Well, it was only a matter of time, right? I mean, let’s face it, RAGE Zombies do seem like they are pretty fit. You know, bustling with energy and vip and vim and vigor. Meanwhile, you are slouched down in your office chair, staring at a screen with barely the energy to stand up and walk over to the vending machine for some swiss cake rolls.
Hmm.. if only there were some way to get all the unbridled energy of the RAGE zombie without all the purification and maggots and whatnot. Hay, don’t worry friend, we’ve got the solution for you. Zombie Blood Energy Potion!
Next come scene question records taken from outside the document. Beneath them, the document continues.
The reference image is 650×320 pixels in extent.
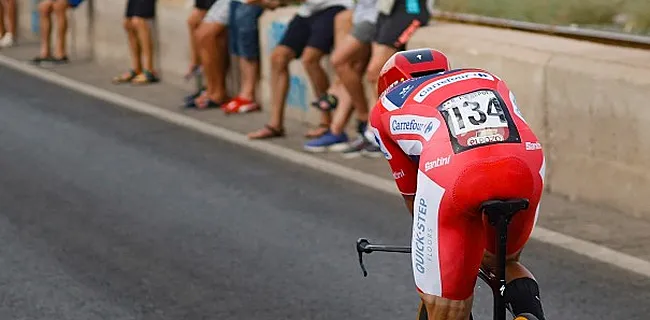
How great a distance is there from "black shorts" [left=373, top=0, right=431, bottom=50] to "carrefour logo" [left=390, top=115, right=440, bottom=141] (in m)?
6.09

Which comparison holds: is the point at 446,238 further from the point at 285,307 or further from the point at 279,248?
the point at 279,248

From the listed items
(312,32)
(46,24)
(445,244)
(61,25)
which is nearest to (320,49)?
(312,32)

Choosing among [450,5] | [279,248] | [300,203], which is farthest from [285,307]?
[450,5]

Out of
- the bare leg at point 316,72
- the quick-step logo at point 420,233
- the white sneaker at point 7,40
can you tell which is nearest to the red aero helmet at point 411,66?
the quick-step logo at point 420,233

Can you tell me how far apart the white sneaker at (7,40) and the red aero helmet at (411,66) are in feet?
58.6

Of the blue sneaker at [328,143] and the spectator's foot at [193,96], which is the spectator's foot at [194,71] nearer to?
the spectator's foot at [193,96]

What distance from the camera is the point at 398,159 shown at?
539cm

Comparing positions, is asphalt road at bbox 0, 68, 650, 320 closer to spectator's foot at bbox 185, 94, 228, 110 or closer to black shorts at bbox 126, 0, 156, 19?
spectator's foot at bbox 185, 94, 228, 110

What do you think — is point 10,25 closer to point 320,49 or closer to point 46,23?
point 46,23

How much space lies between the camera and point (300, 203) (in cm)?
1002

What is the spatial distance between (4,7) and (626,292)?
17.4 m

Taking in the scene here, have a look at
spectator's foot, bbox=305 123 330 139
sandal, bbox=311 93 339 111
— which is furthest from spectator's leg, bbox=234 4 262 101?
sandal, bbox=311 93 339 111

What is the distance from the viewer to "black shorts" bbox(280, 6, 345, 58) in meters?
12.5

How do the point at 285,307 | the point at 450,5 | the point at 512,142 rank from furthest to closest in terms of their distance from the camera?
the point at 450,5
the point at 285,307
the point at 512,142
Nope, this isn’t a gag. It’s a freaking nuclear green drink that comes in it’s own IV Bag. So, I guess it’s like a Capri Sun of Evil, chock full of caffeine and vitamins. Here, take a peak:
I know what you’re thinking, though. What if I get addicted? How can I stockpile enough of this stuff for the looming apocalypse? No problem. You can actually buy a freaking box of 12 with the display case and everything. Perfect for those zombie-themed all-night rave parties. Or, study groups, if you are a nerd.
Now, if only they made an alcoholic version of this stuff. I need something to fill the void that Sparks has left in my life. Sounds like it’s time to brew up some boozed-up bathtub version and get rich!